**Problem description:** Determine how many lines in the items below contain the word "that", treating uppercase and lowercase letters as distinct. Reply with the number alone.

**Data provided:**

++++

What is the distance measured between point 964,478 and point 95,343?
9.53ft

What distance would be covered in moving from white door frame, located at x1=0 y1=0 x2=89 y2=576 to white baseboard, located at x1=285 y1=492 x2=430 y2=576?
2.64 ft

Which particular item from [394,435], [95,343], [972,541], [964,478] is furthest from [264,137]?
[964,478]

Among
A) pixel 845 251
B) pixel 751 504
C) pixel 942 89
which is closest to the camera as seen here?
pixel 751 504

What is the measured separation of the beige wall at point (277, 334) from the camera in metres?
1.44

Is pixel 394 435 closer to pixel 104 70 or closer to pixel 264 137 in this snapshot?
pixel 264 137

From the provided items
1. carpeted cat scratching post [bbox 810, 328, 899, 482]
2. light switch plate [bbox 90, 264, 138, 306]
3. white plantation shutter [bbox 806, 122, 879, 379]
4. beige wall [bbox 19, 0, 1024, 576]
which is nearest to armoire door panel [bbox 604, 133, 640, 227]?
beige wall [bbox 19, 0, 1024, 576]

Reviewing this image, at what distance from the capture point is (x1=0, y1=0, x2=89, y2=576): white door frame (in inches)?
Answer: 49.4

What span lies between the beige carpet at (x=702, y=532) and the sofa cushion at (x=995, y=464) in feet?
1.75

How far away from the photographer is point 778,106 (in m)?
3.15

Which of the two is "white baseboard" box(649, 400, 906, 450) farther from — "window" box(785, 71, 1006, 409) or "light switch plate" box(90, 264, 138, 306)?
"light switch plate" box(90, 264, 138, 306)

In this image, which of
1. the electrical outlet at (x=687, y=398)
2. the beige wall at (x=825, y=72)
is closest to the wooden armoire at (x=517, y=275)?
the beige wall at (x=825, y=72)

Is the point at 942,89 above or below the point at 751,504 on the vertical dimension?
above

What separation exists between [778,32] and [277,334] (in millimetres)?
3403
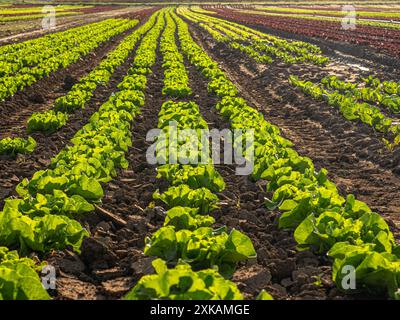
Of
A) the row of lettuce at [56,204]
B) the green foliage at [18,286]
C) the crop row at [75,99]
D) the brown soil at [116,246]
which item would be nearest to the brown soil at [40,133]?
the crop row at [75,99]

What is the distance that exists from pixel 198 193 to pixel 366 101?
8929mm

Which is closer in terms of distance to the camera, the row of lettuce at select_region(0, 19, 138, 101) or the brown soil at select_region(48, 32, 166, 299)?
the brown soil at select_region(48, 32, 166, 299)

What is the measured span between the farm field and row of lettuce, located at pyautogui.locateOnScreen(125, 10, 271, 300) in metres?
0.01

++++

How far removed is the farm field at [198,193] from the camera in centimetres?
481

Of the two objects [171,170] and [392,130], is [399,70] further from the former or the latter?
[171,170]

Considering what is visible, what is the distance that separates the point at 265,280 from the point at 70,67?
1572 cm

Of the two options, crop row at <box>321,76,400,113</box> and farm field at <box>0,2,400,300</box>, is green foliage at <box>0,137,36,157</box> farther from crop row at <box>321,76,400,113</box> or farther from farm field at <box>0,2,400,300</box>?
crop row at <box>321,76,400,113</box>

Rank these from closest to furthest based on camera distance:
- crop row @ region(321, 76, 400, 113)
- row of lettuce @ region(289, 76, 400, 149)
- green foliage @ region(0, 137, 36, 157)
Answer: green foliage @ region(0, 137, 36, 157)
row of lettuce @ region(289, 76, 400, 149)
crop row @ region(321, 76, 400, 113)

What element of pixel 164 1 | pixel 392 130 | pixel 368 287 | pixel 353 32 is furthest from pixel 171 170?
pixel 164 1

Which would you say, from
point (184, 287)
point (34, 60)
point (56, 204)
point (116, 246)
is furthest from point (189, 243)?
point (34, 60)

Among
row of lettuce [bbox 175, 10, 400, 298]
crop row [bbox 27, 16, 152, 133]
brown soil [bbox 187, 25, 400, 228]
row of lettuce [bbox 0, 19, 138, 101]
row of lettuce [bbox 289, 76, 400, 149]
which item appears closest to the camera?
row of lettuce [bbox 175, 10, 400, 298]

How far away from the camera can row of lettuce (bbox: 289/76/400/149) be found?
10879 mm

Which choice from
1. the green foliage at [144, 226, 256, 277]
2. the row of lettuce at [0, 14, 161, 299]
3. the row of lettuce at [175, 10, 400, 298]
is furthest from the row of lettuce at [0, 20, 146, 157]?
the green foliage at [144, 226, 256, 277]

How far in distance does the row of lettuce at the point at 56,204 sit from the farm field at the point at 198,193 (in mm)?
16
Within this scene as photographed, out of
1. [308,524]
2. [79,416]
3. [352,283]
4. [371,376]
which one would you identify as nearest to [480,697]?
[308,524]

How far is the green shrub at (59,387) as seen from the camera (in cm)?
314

++++

**Output:** 2